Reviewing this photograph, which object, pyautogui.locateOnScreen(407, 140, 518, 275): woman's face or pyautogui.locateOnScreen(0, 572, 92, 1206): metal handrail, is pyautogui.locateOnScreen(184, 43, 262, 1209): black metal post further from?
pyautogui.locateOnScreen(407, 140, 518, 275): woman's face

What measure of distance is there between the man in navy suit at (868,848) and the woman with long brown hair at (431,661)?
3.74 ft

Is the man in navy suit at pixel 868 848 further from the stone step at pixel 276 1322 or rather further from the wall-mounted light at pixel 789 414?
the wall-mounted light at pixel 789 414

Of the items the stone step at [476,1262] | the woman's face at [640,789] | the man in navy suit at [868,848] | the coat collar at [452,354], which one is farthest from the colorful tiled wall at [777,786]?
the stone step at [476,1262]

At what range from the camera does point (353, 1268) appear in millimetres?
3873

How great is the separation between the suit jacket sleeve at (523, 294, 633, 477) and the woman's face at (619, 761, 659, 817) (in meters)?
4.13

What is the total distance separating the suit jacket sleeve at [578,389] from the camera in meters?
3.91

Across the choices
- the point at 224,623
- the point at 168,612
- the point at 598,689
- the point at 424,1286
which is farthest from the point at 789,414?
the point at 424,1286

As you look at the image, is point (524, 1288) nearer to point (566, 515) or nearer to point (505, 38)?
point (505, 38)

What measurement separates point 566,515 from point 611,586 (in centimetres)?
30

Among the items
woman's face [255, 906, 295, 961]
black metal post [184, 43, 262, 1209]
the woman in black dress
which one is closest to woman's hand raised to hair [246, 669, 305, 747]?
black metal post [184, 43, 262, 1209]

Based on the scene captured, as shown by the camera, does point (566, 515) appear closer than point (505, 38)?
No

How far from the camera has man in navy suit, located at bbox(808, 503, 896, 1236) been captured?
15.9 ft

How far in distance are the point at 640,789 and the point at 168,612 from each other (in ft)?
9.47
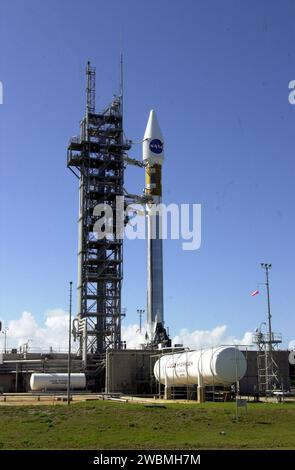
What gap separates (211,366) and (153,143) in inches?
1838

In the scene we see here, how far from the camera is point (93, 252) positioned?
92.8 metres

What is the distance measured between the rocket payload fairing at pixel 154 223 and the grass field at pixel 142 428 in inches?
1662

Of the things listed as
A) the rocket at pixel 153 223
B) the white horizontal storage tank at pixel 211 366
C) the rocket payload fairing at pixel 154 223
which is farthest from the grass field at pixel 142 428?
the rocket payload fairing at pixel 154 223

STATED PROBLEM: Copy out the part of the records above that opens with the line containing "Of the things listed as" and runs through the end of the records, reproducing each line word for word.

FINAL RESULT:
Of the things listed as
A) the rocket at pixel 153 223
B) the white horizontal storage tank at pixel 211 366
C) the rocket payload fairing at pixel 154 223
which is farthest from the grass field at pixel 142 428?
the rocket payload fairing at pixel 154 223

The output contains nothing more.